_Exercise description_.
Arrange the entries from the line with "a greater elevation?" through the end of the entries as a two-column CSV with the header text,answer. Give one row per entry, with each field in double quotes and any line breaks replaced by spaces.

_Materials provided_.

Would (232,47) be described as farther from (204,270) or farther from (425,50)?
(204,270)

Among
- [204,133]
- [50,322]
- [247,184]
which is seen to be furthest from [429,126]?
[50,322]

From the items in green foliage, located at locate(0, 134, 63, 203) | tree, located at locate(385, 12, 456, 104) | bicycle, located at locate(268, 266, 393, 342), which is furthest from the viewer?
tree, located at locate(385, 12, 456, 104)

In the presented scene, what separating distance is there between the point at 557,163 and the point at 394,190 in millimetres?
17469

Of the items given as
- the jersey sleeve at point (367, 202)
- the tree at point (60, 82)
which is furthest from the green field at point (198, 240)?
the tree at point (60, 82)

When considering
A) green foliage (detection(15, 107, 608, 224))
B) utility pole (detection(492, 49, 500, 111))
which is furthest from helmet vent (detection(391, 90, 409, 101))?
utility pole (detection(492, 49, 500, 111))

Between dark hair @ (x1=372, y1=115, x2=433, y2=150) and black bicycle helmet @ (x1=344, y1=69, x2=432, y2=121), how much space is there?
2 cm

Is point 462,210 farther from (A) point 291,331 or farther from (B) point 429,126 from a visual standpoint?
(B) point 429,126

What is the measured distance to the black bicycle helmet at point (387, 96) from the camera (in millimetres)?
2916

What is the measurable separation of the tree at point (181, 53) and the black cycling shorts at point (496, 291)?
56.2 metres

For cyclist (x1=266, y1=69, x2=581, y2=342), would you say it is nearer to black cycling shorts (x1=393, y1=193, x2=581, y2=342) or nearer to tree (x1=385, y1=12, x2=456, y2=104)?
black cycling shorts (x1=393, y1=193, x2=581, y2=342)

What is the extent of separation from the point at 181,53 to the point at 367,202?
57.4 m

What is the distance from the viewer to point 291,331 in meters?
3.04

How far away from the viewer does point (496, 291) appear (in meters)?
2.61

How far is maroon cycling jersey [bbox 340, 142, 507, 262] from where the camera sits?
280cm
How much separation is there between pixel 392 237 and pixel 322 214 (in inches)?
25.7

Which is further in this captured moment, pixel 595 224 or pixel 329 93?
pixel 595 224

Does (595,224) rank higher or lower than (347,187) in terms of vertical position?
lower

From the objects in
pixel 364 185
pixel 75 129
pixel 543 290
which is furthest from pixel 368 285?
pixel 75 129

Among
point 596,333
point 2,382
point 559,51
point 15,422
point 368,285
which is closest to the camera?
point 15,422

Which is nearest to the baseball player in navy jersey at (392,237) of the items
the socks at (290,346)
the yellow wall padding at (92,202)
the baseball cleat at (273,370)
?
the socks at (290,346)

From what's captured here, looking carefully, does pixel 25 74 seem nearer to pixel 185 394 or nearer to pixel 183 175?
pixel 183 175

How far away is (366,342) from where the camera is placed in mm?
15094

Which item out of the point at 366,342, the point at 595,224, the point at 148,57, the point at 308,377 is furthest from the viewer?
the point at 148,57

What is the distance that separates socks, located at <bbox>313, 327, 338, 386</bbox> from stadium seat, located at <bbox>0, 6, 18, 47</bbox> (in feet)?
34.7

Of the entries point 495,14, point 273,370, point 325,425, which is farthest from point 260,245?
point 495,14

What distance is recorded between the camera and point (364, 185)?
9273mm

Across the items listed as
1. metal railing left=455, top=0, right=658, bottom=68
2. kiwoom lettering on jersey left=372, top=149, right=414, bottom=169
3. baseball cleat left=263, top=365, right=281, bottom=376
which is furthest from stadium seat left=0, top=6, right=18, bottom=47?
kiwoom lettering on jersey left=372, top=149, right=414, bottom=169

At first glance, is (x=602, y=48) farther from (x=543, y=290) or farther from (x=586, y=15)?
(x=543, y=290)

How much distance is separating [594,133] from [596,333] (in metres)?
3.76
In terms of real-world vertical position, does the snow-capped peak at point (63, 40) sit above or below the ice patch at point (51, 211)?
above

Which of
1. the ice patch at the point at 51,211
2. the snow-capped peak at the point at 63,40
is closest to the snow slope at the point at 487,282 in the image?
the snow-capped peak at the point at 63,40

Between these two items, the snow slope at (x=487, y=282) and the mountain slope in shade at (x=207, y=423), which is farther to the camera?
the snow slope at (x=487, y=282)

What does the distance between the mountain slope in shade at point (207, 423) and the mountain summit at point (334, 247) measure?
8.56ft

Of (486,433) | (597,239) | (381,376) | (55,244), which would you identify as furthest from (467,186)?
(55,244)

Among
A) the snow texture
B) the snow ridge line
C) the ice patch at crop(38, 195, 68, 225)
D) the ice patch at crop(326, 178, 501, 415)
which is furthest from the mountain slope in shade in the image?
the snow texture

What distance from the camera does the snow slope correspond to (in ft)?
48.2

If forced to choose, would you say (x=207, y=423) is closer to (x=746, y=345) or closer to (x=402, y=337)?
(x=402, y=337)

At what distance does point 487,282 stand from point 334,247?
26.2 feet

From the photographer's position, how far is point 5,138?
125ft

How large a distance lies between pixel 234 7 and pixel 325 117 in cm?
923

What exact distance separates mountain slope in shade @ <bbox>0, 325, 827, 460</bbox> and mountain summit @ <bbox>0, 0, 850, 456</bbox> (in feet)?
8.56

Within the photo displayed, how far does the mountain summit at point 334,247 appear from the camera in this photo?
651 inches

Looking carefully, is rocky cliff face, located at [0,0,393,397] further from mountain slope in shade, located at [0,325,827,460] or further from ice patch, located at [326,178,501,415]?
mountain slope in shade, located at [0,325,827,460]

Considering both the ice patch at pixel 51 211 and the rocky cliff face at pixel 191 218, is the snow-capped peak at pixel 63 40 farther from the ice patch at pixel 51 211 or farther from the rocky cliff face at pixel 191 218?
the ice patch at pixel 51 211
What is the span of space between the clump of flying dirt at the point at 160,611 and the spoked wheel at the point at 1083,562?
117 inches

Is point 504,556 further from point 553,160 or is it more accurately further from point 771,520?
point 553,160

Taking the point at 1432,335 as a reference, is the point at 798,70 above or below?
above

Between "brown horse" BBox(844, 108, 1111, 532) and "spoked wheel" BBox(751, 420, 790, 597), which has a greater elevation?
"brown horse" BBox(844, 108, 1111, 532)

_Result of the task_.
text,answer
"Between ""brown horse"" BBox(844, 108, 1111, 532) and ""spoked wheel"" BBox(751, 420, 790, 597), which has a greater elevation?","""brown horse"" BBox(844, 108, 1111, 532)"